Football West Coast Offense
How did the West Coast Offense start in the NFL?
The West Coast offense is a scheme popularized back in the 1980s by Hall of Fame and Super Bowl-winning coach Bill Walsh during his tenure as head coach of the San Francisco 49ers. During his time with the 49ers, he won three Super Bowls. Using the West Coast offense the 49ers dominated the NFL.
What is the West Coast Offense?
The West Coast Offense or WCO at its core prioritizes passing over running. WCO relies on a short and quick passing attack and very select running plays. It is based on controlling the tempo of the game, moving quickly to tire out the defense, and (at the time of its creation) untraditional routes and motions on the line.
How it Works:
The West Coast Offense is grounded in its formation and three to five-step dropbacks by the quarterback. These 3-step and 5-step drops are now a routine in today's game. WCO changes running backs and tight ends to receivers. Running backs and tight ends now either are coming out of the backfield running swing or curl/hitch routes or join the wide receivers and everyone spreads out wide across the line. WCO uses multiple backs behind the line of scrimmage.
These short routes are synchronized to match the quarterback’s dropbacks, which enables short and easy completions that are perfectly timed. This aggressive passing attack puts the defense on its heels which allows for a running game based in trap, counter, toss plays to develop. And once the defense is forced to play the run, now comes a significant play design that came out of WCO called “play-pass” or play action. The play action pass is the best call against the most disciplined defense Walsh believed. All of a sudden 3-5 yard completions and short running plays opened up the possibility for a huge play downfield.
These different elements and play calls, although varied in their execution are manageable for quarterbacks and coordinators to implement. Walsh only ran the same few plays during the course of the game. The same formation and speed make it challenging for opposing defenses to catch on.
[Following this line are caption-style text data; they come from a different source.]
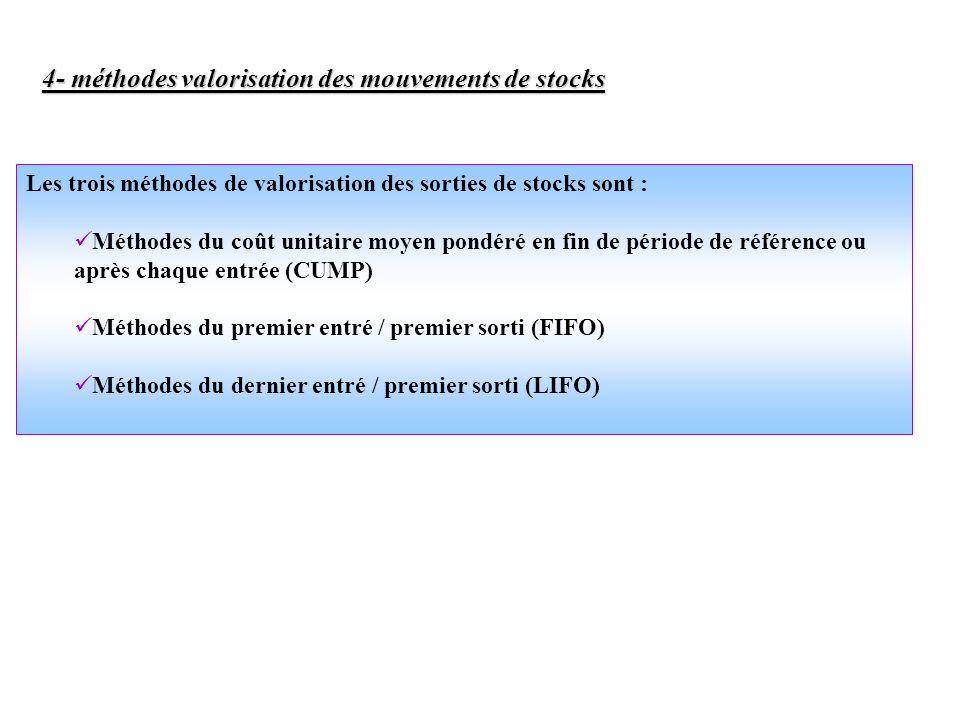 4- méthodes valorisation des mouvements de stocks Les trois méthodes de valorisation des sorties de stocks sont : Méthodes du coût unitaire moyen pond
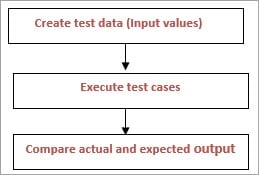 Functional testing Process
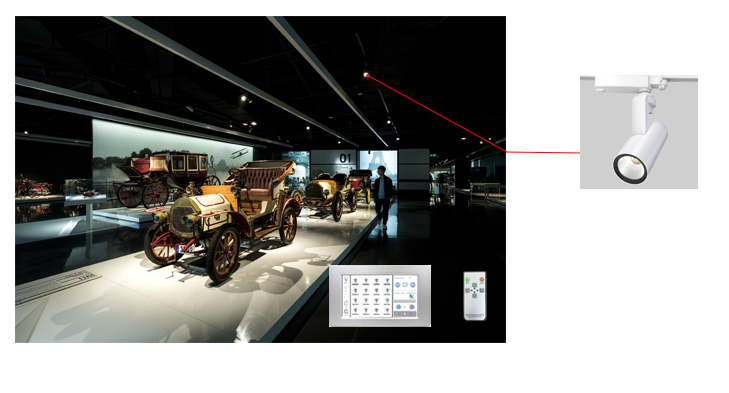 Application case of MotorLux lighting in Automobile Museum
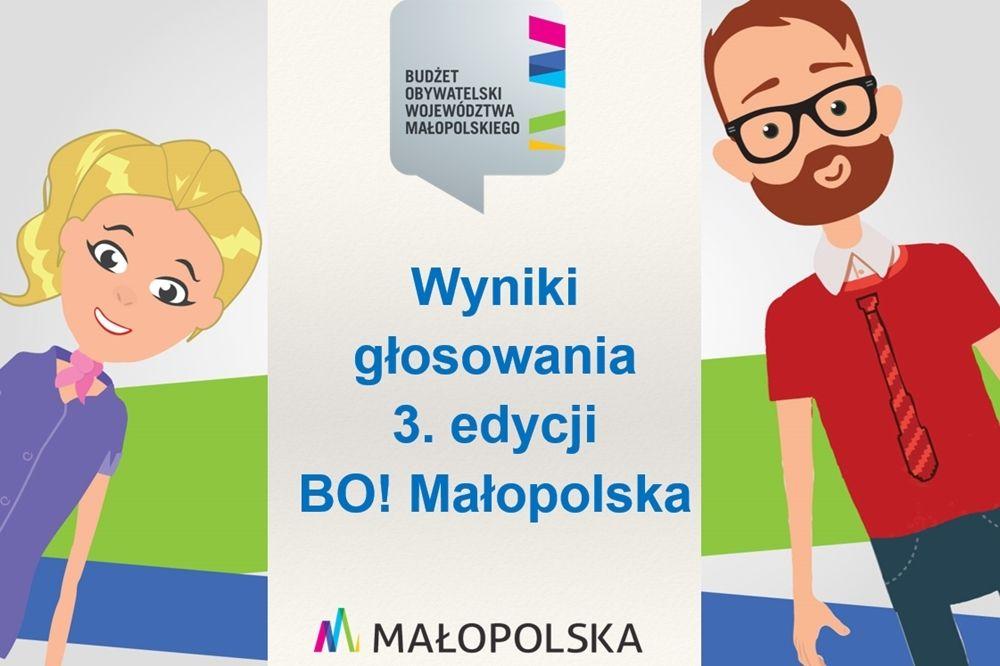 5 zwycięskich zadań z subregionu sądeckiego w BO Małopolska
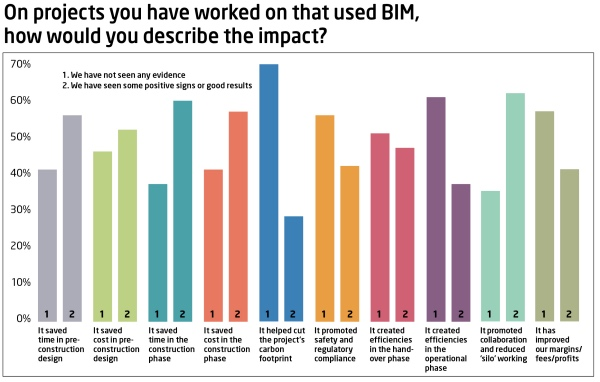 The impact of BIM Source Construction Manager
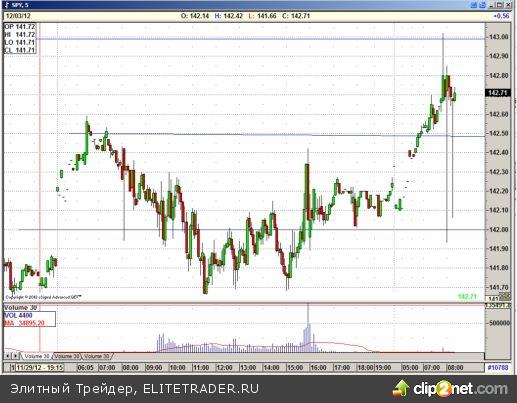 Американский фондовый фьючерс повышается перед открытием торгов в понедельник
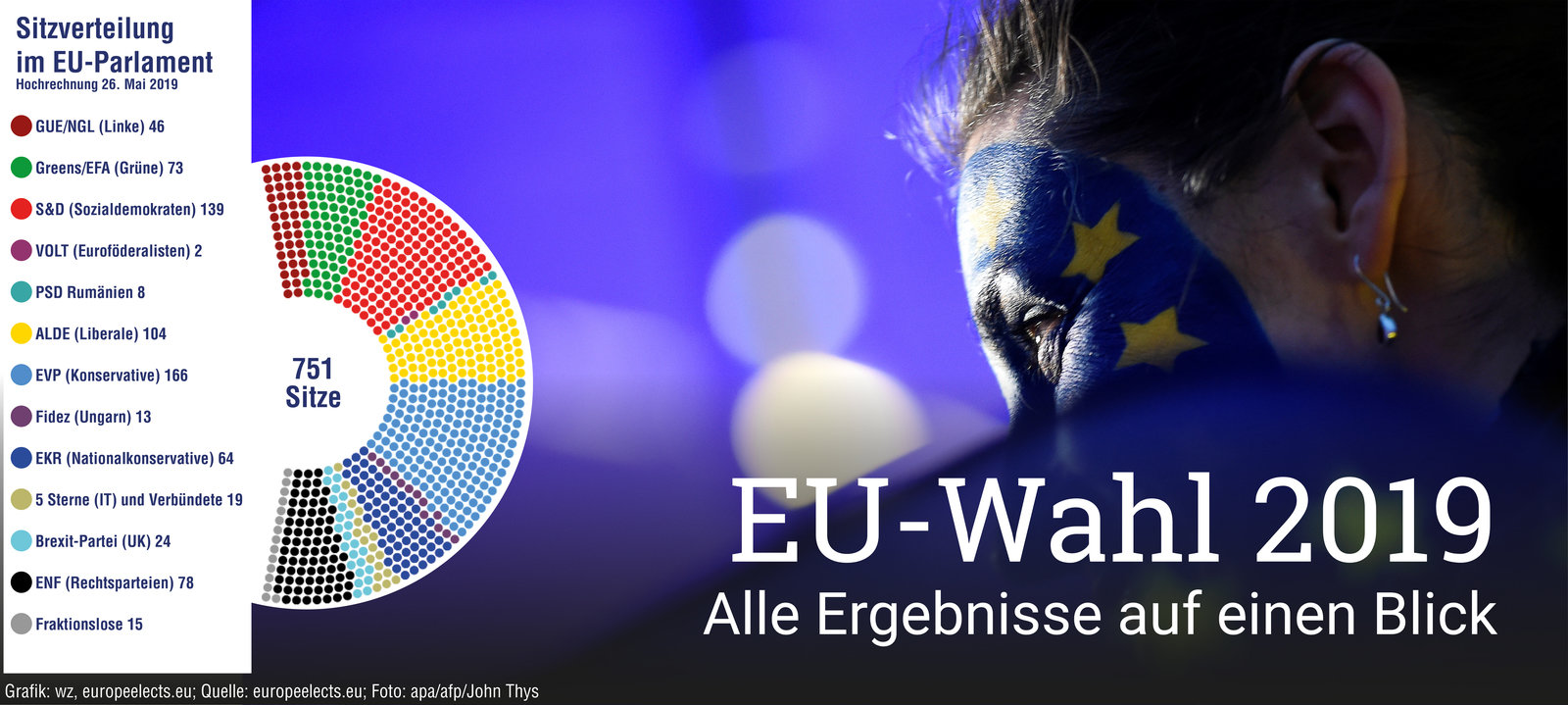 EU-Wahl-Dashboard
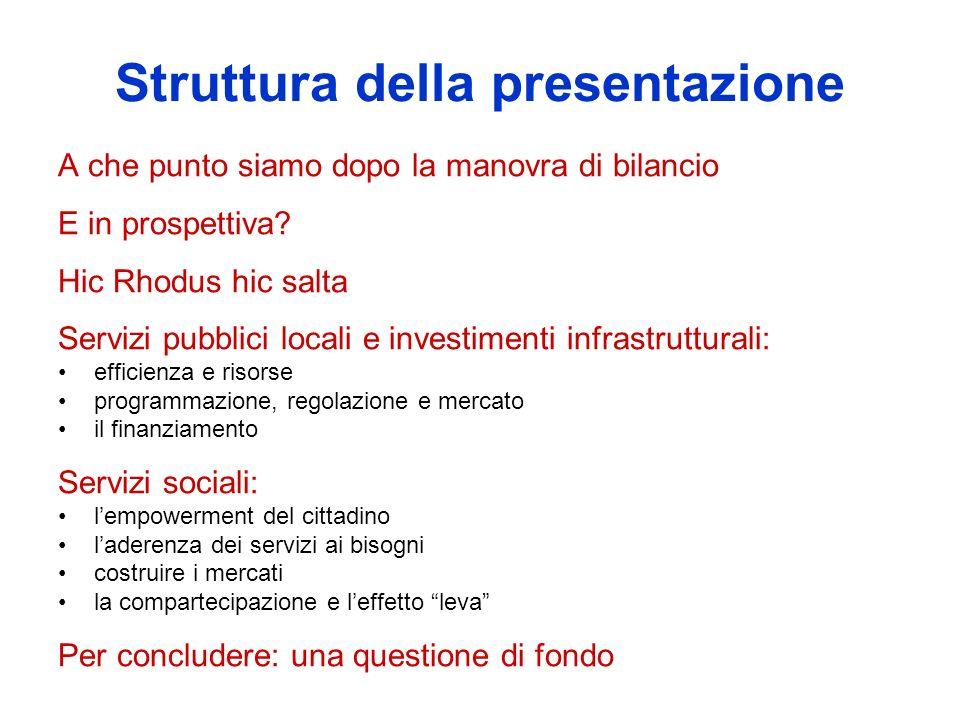 Struttura della presentazione A che punto siamo dopo la manovra di bilancio E in prospettiva? Hic Rhodus hic salta Servizi pubblici locali e investime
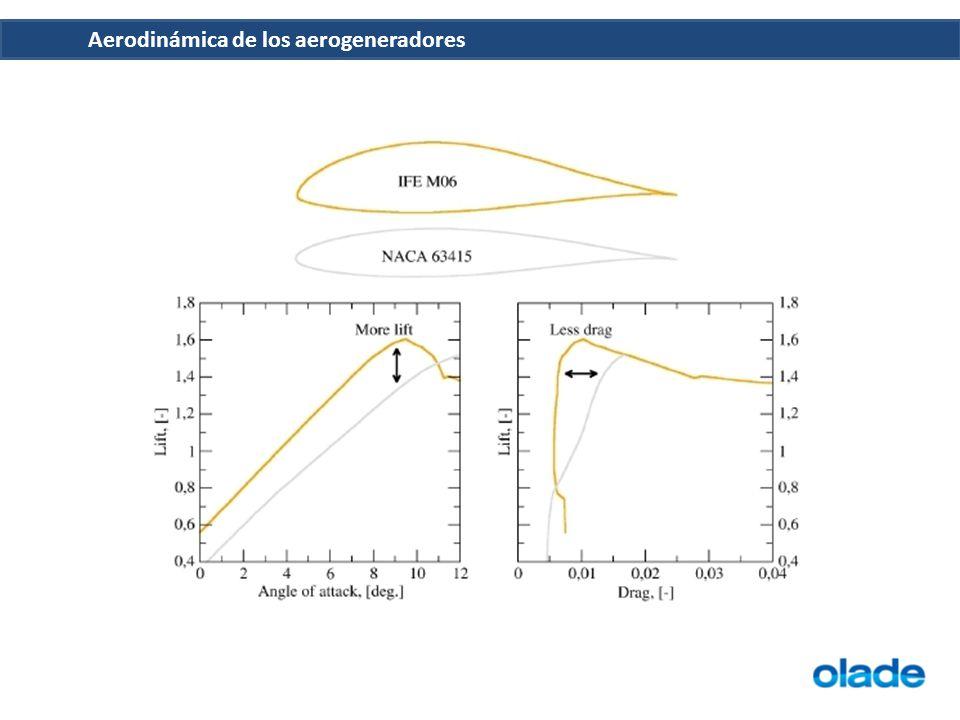 Aerodinámica de los aerogeneradores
Today’s NFL and many teams since Walsh’s 49ers use the West Coast scheme. Andy Reid has implemented his own WCO in Kansas City with the Chiefs, who in 2018 were the NFL number one scoring offense and whose quarterback Patrick Mahomes threw for over 5,000 passing yards and 50 touchdowns. Another current powerhouse team that uses the WCO is the Los Angles Rams, who lead by football genius Sean McVay, played in the 2018 Super Bowl.